Cross-Sectional Study

3DFR

The ion array created using 36 samples from the first and third tertiles of crucifer, citrus and soy consumption based on 3DFR data contained 6,580 ions observed in at least 2 samples in 1 or both of the tertiles compared. There were 4 ions with putative annotations whose abundance distinguished the third from the first tertile with q < 0.1; the only such ion supported by MS/MS fragments was proline betaine (more abundant in third tertile; p=0.0001, q=0.050).

Putative annotations of 13 carnitines were made in at least 10 samples in the first tertile and 10 samples in the third tertile of crucifer, citrus and soy consumption. All 13 of these carnitines were more abundant in the first tertile, and as a group, were significantly more abundant in the first tertile of crucifer, citrus and soy consumption than in the third tertile (p<0.0001 via t-test on ln ratios of mean abundance within each tertile).

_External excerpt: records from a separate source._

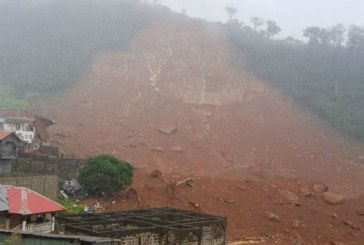 Sierra Leone: Mudslide kills at least 300 as houses are buried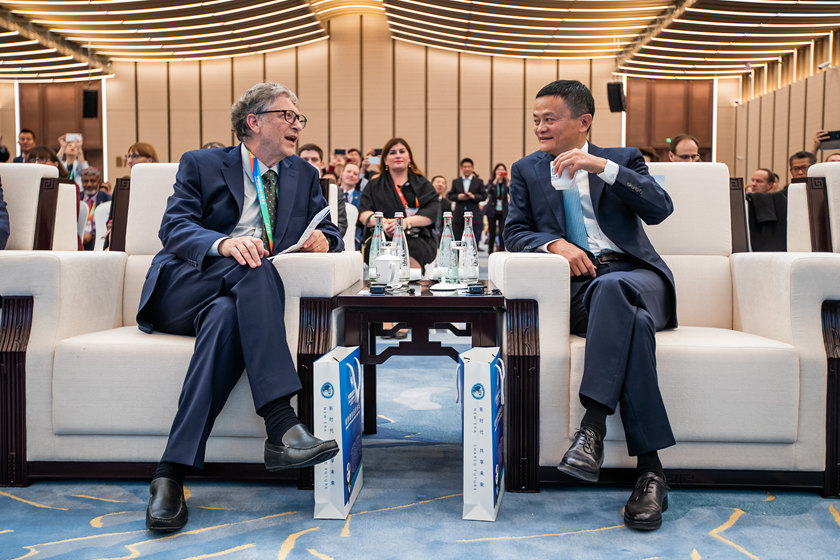 Microsoft founder Bill Gates and Jack Ma, founder of Chinese e-commerce titan Alibaba, share a moment at the first China International Import Expo in Shanghai, which opened on Monday. Photo: VCG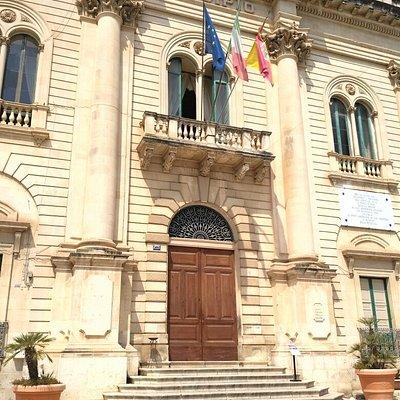 Municipio di Scicli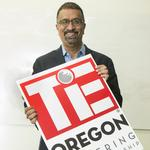 Exclusive: How TiE Oregon is taking its success global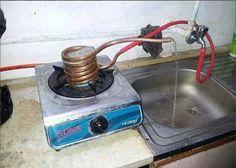 Terrible ideas hot water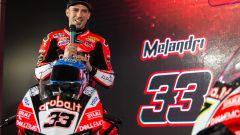 marco melandri team ducati aruba 2018 superbike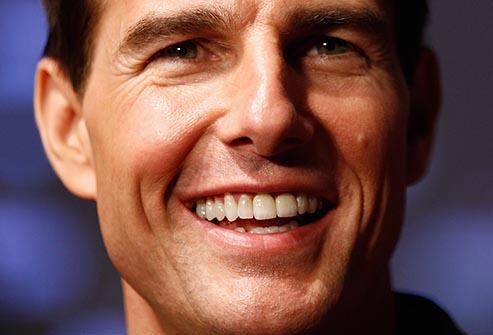 Tom Cruise Teeth | Cel...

We compared the behavior of ions across both the feeding and cross-sectional studies, examining cross-sectional study ions observed in at least 5 samples from each tertile. 51 feeding study ions (some with and some without putative annotations) that were significantly more abundant in the F&V diet vs. the basal diet (q < 0.1) fit these criteria in the cross-sectional study (Figure 3); as a group, these ions were significantly more abundant in the third vs. first tertile of crucifer, citrus and soy consumption based on 3DFR (p<0.0001; two-sample t-test). The ions significantly more abundant in the basal diet also had higher mean intensity in the first vs. third tertile based on 3DFR, but this difference was not statistically significant (p=0.188).

Figure 3.

Figure 3

Open in a new tab

Strip charts of geometric mean intensity ratios (third tertile plant-derived F&V based on 3-DFR: first tertile) in the cross-sectional study, for ions observed in at least 5 samples in each tertile, y axis on log scale. Charts show, respectively, 51 ions significantly more abundant in F&V diet in the feeding study (q < 0.1), and all other ions. As a group, ions significantly more abundant in the F&V diet were significantly more abundant in cross-sectional 3DFR-based 3rd tertile vs. 1st (p<0.0001). Box plots indicate interquartile range (IQR) and extremes.

FFQ

The ion array created using 57 samples from the first and third tertiles of total fruit and vegetable intake based on FFQ data contained 12,524 ions observed in at least 2 samples in each of the tertiles compared; the array using 48 samples from the first and third tertiles of crucifers, citrus and soy contained 10,898. Although many of these ions in both analyses were differentially abundant in the third vs. first tertile with p-value < 0.01 by individual testing, there were no ions with q < 0.1 in either analysis.

Putative annotations of 18 carnitines were made in at least 10 samples in the first and 10 samples in the third tertile of total fruit and vegetable intake, and 19 carnitines when using crucifer, citrus and soy tertiles. 15 of 18 carnitines, and 16 of 19 carnitines, respectively, were more abundant in the first tertile. As a group, in both comparisons, carnitines were significantly more abundant in the first tertile of intake than in the third (p=0.0017 and p=0.0002, respectively).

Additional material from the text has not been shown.